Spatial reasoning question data

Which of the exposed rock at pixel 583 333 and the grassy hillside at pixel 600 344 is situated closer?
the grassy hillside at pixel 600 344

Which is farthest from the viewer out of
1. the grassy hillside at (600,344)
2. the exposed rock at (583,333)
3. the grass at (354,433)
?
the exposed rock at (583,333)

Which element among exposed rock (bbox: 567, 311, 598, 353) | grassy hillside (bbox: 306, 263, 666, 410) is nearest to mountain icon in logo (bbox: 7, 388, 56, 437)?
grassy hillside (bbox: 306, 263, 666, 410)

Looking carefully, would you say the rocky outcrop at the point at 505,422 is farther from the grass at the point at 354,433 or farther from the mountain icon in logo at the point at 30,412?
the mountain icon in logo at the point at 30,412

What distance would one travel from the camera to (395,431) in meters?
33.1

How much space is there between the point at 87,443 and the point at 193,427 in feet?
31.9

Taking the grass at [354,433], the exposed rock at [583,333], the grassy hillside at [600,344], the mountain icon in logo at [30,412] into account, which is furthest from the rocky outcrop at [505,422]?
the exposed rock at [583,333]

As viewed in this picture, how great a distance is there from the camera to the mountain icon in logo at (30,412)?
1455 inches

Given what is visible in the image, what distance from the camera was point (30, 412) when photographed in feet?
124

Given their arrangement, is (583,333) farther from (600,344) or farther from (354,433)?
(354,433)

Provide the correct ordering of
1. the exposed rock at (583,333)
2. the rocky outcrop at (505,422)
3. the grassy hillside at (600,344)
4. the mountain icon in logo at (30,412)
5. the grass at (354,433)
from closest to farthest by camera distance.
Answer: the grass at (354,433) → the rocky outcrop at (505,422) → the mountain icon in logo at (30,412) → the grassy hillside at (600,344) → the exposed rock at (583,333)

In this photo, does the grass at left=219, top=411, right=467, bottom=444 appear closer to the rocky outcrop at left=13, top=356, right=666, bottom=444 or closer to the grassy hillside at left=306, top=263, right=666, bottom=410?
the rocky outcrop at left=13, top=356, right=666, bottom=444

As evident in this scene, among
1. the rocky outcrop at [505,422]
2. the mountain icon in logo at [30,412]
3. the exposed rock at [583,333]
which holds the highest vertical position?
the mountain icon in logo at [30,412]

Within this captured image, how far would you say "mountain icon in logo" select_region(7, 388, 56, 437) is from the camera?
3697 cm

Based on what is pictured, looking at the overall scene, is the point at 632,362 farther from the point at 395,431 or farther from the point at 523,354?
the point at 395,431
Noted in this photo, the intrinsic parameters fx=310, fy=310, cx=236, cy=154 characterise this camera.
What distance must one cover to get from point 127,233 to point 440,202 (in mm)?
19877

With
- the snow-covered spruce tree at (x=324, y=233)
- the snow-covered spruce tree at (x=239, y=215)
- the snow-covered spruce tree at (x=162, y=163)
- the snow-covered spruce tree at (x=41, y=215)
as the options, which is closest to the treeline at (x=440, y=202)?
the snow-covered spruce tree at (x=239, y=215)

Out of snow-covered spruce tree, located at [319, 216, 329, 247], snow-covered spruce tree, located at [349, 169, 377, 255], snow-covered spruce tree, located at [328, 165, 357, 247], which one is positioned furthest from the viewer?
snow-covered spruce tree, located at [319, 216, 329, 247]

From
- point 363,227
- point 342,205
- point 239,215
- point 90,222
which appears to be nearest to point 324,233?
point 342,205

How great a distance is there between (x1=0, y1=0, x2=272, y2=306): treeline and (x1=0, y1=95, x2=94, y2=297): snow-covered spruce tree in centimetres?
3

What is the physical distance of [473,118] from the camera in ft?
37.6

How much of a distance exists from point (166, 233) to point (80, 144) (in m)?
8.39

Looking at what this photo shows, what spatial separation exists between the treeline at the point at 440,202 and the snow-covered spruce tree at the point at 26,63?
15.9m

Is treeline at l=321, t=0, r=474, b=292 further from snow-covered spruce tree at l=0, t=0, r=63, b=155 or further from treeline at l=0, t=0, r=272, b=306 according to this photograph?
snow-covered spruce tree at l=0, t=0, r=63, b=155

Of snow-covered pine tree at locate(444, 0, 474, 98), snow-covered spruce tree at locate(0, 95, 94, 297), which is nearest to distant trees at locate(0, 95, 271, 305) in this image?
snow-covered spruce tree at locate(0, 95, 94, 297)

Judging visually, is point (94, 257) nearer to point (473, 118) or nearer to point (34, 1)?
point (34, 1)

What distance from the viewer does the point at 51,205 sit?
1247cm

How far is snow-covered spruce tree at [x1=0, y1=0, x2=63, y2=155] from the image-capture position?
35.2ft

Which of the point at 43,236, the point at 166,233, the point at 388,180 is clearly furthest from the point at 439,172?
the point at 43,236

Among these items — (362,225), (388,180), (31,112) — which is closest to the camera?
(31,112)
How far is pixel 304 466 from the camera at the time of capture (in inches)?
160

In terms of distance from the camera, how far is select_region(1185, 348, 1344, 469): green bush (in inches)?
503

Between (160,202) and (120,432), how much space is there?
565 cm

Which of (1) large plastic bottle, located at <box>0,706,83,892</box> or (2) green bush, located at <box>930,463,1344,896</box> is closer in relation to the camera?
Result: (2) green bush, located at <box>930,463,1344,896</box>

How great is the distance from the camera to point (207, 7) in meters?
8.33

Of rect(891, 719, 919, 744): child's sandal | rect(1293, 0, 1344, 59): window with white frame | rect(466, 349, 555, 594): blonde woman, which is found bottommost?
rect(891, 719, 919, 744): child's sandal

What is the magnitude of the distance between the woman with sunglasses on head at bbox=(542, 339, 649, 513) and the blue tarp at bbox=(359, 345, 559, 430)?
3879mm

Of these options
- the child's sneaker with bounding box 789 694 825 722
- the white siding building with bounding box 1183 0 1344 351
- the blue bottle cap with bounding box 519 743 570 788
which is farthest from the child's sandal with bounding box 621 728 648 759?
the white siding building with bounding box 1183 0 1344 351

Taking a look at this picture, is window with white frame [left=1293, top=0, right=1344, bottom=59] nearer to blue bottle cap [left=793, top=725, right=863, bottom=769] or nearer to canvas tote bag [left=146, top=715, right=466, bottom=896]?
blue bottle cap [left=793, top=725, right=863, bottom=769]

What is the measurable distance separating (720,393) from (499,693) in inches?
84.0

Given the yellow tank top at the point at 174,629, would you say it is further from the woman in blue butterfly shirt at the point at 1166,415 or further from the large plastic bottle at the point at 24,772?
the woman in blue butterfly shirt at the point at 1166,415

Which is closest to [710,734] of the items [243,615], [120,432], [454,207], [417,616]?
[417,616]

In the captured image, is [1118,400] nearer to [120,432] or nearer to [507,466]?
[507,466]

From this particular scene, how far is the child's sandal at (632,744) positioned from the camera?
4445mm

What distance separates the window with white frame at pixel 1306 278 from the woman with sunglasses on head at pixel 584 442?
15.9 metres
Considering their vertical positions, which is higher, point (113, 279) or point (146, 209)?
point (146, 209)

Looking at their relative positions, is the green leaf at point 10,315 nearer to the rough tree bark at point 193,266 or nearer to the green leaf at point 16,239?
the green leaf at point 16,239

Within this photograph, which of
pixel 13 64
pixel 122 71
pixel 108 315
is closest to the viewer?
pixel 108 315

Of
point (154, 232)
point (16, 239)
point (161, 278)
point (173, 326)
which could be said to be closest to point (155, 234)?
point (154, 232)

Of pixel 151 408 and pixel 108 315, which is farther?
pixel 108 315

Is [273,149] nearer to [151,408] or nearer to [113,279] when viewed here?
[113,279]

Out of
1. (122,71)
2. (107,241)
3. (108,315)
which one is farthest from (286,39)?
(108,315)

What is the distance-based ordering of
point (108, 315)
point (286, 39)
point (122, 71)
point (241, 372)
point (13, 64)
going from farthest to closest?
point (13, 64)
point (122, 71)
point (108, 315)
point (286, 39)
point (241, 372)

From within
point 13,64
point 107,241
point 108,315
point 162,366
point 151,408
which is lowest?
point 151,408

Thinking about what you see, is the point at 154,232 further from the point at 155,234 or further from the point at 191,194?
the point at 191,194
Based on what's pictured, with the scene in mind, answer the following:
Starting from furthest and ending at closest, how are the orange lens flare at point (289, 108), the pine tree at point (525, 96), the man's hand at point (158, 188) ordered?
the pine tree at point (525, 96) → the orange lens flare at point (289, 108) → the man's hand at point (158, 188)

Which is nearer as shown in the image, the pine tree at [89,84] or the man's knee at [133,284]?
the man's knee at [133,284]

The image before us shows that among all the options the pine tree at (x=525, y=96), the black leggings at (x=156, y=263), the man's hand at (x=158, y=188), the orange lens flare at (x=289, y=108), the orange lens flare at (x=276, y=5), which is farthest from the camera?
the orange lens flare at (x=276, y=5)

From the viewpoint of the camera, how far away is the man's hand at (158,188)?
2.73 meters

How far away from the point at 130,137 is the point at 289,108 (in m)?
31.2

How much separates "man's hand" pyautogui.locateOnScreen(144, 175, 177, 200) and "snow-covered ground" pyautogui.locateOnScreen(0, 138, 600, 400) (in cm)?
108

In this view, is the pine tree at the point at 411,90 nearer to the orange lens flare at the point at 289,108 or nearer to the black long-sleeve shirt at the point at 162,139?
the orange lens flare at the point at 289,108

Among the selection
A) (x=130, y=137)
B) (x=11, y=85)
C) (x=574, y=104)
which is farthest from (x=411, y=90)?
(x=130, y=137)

**Description of the task:** Rewrite the rows from the line with "Which is closest to [710,734]" up to and including the line with "15.9 metres" as a numbered list, omitting blank lines.

**Exercise solution:**
1. Which is closest to [710,734] of the items [243,615], [120,432], [454,207], [417,616]?
2. [417,616]
3. In the captured image, is [1118,400] nearer to [120,432] or nearer to [507,466]?
4. [507,466]
5. From this particular scene, how far is the child's sandal at (632,744) positioned from the camera?
6. 4445mm
7. What distance separates the window with white frame at pixel 1306 278 from the woman with sunglasses on head at pixel 584 442?
8. 15.9 metres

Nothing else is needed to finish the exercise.